3336 ドラマ「砂の器」を視聴して

文学・評論

ちょっと前のことだが、7年前に連続ドラマで見た「砂の器」が、ふたたび2夜連続で放送されたので、録画したものを視聴した。

そもそも、犯人が誰であるか知ってる状態で、大まかなストーリーも知ってる状態だと、どうしても気になってくるのは、筋書きそのものよりも、俳優陣の演技であったり、登場するロケ地であったり、オリジナルに描かれている部分になる。

今回のドラマは、視点を犯人を追い詰めていくのが、若手の刑事としたところが、目新しかった。

でも、やはり一番気になったのは、この物語の根幹となる部分だ。

親子がふるさとを追われ、放浪の旅に出るきっかけとなった、ハンセン病をどのように取り扱うのか?という点だ。

前回見たドラマでは、まったく違った理由にされていた。

同様に気になっていたのは、僕ばかりではない

そして…今回。

またもや、ハンセン病なんてなかったことにされていた。

ちょっと調べてみると、Wikipediaによれば、前回のドラマについて、以下のようなことが書かれていた。

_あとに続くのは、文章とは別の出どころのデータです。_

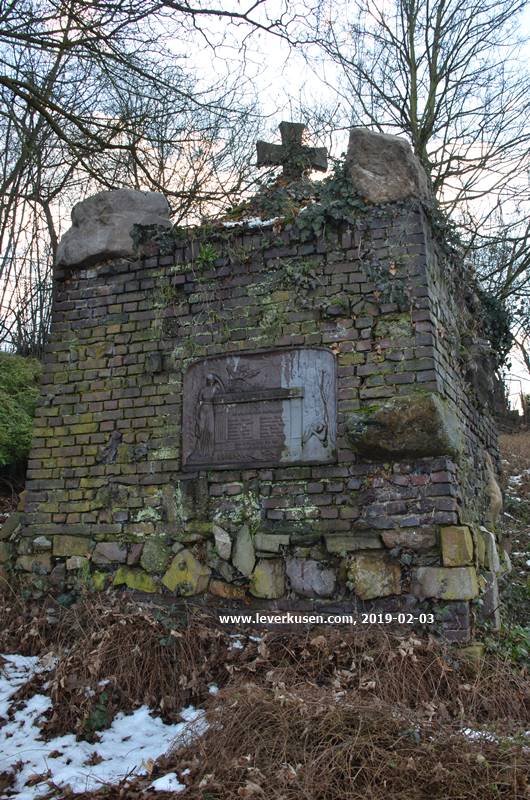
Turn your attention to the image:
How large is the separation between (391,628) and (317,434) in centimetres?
134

「ハンセン氏病を他のエピソードに変えること」が原作権を持つ松本家からの原作使用の条件であったことから

これは、前回のドラマに関する記述だが、今回も同じだろう。

原作権の所有者からの指示であれば仕方がないとは思う。

でも…

父親がハンセン病を患ったことで、地域からはもちろん国からも徹底的に差別され、その結果、否応なく放浪することになり、ついには唯一の肉親であったその父親と引き離されてしまった。その経験が、何十年ぶりに再会した恩人を殺してしまう遠因になっているはず。

しかし、その根幹部分を変えられてしまっては、そもそもの殺人を犯した動機がかなり弱くなってしまう。

「なにも殺すこともないんじゃないか?」と思えてしまうのだ。

ここからは勝手な想像。

「根幹部分を変えてくれ」という要望というのは、原作権の所有者は、もしかして、そもそもドラマ化には反対だったのではないだろうか?

つまり、根幹部分を変えるということになれば、ドラマ化自体を諦めてくれるのではないかと期待した…。

…なんてのは、考え過ぎだろうな。